Diphtheria is an infectious disease spreading from person to person by respiratory droplets from the throat through coughing and sneezing.
The disease normally breaks out 2 to 5 days after infection.
Diphtheria usually affects the tonsils, pharynx, larynx and occasionally the skin.
Symptoms range from a moderately sore throat to toxic life-threatening diphtheria of the larynx or of the lower and upper respiratory tracts. Diphtheria is often complicated by diphtheric myocarditis (toxic damage to heart muscles) and neuritis (toxic damage to peripheral nerves).
The disease can be fatal - between 5% and 10% of diphtheria patients die, even if properly treated. Untreated, the disease claims even more lives.
Untreated patients are infectious for 2 to 3 weeks.
Treatment consists of immediate administration of diphtheria antitoxin and antibiotics.
Antibiotic treatment usually renders patients non-infectious within 24 hours.
Unless immunized, children and adults may repeatedly be infected with the disease.

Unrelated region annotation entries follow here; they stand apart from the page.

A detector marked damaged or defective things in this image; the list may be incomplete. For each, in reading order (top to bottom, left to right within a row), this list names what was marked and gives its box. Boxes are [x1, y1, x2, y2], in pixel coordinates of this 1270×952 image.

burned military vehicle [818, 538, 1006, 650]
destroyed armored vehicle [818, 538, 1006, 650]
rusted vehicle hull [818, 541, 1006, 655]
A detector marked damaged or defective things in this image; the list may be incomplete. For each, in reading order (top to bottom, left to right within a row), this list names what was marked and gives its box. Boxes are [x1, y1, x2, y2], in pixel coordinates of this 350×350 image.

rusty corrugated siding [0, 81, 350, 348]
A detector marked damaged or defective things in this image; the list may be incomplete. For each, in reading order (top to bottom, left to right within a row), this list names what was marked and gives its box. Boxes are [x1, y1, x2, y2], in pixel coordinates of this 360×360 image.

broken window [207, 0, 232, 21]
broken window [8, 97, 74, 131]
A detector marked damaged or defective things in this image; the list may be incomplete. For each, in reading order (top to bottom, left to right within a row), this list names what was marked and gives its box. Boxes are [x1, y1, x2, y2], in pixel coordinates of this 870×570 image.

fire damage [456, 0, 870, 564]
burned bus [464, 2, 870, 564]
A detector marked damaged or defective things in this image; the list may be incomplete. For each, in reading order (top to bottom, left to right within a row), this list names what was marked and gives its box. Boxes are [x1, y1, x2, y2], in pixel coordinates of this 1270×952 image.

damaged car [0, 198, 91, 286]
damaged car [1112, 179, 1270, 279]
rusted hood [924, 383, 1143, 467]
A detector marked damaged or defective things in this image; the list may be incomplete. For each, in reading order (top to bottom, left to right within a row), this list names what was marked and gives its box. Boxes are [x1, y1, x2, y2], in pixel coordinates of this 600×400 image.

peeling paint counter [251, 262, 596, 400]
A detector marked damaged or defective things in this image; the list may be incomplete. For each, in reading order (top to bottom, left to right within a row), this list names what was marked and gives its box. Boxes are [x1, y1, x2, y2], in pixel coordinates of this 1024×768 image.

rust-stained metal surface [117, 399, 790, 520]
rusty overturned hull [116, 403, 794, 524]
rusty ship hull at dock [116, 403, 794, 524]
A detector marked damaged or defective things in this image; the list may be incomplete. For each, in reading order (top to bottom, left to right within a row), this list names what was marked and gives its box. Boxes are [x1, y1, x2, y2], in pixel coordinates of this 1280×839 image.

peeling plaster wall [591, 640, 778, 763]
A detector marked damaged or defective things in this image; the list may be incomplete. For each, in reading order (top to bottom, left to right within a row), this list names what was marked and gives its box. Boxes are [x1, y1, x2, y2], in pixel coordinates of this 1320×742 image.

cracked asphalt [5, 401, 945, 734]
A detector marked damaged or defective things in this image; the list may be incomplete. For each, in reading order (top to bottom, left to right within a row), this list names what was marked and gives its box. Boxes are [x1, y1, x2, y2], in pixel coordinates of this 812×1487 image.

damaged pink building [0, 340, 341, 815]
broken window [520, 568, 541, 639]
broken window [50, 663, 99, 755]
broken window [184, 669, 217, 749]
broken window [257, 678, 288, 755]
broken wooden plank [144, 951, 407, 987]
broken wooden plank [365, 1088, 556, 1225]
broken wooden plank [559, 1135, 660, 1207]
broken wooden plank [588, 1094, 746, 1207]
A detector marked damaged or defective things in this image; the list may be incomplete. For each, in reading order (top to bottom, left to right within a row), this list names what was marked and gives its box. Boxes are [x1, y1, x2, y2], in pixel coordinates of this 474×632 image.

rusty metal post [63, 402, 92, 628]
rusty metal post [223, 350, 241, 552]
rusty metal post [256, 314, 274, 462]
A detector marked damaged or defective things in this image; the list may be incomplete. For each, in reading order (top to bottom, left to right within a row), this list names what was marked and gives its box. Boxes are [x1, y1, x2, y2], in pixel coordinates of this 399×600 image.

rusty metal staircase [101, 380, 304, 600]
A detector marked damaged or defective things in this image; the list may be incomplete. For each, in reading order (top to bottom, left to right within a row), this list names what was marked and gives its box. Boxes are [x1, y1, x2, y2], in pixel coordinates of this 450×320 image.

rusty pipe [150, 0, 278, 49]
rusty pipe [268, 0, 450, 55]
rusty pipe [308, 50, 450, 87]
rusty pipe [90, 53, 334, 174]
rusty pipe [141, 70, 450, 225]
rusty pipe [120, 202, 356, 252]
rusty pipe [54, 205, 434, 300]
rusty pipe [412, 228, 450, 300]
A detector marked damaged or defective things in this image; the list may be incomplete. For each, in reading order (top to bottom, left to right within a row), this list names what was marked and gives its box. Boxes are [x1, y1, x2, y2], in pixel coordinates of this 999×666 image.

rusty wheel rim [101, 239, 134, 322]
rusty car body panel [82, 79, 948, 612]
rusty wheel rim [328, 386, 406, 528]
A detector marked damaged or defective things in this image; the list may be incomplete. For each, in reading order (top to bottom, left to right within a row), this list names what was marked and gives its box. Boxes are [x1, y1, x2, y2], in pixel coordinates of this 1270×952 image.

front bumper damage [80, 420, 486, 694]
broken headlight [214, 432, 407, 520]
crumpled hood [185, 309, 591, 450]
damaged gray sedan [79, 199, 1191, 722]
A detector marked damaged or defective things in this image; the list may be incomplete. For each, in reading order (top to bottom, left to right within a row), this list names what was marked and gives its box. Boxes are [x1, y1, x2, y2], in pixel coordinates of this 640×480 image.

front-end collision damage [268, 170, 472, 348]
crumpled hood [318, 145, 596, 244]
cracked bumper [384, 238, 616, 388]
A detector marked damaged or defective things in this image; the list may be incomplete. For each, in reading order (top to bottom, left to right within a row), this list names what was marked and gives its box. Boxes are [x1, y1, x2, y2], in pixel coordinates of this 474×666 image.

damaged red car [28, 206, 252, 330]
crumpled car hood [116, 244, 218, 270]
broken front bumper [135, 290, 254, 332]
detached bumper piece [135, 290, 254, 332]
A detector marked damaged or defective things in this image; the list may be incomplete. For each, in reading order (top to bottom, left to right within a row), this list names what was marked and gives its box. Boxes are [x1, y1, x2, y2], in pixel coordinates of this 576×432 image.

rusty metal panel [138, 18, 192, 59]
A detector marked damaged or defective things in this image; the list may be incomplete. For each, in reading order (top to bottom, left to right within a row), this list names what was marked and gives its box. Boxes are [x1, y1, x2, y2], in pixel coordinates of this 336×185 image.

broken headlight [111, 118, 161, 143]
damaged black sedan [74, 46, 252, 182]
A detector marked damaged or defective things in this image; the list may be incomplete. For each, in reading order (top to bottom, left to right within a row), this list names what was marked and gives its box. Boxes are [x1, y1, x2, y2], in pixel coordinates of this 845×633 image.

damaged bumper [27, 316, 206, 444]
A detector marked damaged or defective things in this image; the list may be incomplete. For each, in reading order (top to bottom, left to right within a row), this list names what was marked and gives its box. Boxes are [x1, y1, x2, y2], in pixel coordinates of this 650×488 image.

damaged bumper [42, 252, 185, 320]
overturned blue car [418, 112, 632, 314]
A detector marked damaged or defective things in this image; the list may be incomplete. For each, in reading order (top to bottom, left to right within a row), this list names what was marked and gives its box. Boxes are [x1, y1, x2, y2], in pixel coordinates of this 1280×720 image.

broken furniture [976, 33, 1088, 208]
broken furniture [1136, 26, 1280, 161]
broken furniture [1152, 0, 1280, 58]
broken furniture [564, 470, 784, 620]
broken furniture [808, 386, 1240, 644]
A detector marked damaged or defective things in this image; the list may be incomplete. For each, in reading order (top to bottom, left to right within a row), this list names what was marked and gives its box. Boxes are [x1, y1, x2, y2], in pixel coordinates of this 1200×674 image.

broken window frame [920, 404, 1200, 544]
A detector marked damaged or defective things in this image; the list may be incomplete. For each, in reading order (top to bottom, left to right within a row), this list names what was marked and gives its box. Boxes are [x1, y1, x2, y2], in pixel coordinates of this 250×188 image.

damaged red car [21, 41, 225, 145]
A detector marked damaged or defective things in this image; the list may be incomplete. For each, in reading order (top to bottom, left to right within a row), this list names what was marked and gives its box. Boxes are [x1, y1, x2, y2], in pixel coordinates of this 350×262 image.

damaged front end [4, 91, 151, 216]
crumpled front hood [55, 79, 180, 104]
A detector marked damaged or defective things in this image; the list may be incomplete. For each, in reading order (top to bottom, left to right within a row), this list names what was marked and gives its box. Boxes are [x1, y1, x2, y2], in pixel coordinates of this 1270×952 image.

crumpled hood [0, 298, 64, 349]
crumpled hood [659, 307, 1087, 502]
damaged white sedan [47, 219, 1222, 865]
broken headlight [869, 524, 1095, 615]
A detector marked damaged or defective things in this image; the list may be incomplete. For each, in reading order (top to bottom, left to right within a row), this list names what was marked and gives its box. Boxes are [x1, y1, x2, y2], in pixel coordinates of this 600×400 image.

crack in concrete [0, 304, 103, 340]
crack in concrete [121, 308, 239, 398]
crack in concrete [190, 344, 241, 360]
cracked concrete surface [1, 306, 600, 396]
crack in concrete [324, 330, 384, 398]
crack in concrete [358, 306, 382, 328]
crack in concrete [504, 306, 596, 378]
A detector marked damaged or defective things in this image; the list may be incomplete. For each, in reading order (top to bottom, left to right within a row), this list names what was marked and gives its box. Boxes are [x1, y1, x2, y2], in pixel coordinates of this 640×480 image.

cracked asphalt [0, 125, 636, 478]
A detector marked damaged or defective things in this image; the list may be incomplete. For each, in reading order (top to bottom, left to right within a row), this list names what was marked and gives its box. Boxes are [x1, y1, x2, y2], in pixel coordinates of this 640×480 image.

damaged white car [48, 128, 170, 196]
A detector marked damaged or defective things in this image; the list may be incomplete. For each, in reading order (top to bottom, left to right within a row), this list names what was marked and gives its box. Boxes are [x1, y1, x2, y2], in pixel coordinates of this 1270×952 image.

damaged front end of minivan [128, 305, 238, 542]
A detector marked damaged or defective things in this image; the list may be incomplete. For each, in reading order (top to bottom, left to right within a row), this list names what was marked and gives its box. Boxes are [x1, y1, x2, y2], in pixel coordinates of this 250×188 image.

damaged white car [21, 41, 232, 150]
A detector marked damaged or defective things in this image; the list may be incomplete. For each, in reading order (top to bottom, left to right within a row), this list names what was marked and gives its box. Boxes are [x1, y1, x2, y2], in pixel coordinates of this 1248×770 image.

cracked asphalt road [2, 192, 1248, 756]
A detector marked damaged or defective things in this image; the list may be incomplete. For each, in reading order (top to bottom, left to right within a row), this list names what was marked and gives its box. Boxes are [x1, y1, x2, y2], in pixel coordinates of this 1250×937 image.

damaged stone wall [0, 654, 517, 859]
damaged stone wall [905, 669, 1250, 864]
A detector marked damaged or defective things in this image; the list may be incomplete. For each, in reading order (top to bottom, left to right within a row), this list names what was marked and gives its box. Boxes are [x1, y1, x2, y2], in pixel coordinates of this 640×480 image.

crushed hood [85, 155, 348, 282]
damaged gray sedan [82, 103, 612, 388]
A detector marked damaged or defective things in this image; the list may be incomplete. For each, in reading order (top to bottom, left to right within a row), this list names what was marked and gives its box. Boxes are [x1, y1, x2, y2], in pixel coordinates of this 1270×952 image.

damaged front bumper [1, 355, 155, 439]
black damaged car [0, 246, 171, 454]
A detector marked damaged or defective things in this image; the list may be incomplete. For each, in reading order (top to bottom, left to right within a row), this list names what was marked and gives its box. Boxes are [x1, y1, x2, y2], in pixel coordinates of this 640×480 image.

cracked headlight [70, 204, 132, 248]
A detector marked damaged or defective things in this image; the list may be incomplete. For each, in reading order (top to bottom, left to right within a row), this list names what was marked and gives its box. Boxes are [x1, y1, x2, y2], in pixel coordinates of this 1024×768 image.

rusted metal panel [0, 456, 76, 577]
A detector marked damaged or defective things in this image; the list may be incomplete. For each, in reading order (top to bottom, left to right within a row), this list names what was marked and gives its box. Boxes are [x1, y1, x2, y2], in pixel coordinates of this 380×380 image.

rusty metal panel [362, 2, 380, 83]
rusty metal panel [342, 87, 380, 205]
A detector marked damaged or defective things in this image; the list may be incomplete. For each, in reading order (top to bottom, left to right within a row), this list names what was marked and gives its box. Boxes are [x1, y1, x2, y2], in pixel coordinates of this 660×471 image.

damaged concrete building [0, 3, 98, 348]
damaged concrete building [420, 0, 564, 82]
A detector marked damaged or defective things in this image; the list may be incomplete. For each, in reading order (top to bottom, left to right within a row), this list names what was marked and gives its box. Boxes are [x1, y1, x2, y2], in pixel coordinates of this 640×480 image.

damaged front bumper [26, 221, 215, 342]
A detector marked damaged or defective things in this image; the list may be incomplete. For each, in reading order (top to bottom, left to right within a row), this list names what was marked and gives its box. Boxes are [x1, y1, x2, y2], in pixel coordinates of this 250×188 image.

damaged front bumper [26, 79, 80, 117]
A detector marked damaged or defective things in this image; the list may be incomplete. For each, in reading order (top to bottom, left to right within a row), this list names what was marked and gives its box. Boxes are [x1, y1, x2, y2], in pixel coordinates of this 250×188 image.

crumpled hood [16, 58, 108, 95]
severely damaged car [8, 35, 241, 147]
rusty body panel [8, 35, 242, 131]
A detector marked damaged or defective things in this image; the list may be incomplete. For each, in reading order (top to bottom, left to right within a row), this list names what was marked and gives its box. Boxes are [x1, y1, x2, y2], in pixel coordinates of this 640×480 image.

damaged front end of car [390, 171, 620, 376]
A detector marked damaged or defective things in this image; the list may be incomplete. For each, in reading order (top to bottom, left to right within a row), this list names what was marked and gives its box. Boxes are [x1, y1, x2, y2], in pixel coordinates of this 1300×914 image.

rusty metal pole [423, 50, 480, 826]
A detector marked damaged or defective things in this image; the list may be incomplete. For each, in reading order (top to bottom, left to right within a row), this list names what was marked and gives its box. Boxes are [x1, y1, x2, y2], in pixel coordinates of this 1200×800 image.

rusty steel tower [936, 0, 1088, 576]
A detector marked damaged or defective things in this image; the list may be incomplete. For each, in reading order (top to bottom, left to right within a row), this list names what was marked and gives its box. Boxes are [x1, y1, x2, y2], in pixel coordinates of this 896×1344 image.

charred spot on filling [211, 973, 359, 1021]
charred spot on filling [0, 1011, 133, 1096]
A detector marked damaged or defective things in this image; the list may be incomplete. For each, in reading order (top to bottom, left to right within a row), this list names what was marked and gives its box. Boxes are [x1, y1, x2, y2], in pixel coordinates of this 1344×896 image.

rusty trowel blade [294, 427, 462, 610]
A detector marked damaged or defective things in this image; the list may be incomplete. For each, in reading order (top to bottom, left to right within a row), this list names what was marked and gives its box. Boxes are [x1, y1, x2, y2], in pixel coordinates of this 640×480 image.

The most effective method is mass immunization of the entire population.
Those individuals who are in close contact with a sick person should be identified and treated immediately with antibiotics.The disease should be diagnosed early and proper case management procedures (i.e.immediate treatment and hospitalization) should be followed in order to prevent complications and death.
Incidence range from 0.5 - 1 per 100,000 population in Armenia, Estonia, Lithuania and Uzbekistan, to 27 - 32 per 100,000 in Russia and Tajikistan.
Case fatality rates range from 2-3% in Russia and Ukraine, to 6-10% in Armenia, Kazakhstan, Moldova and Latvia, and to 17-23% in Azerbaijan, Georgia and Turkmenistan.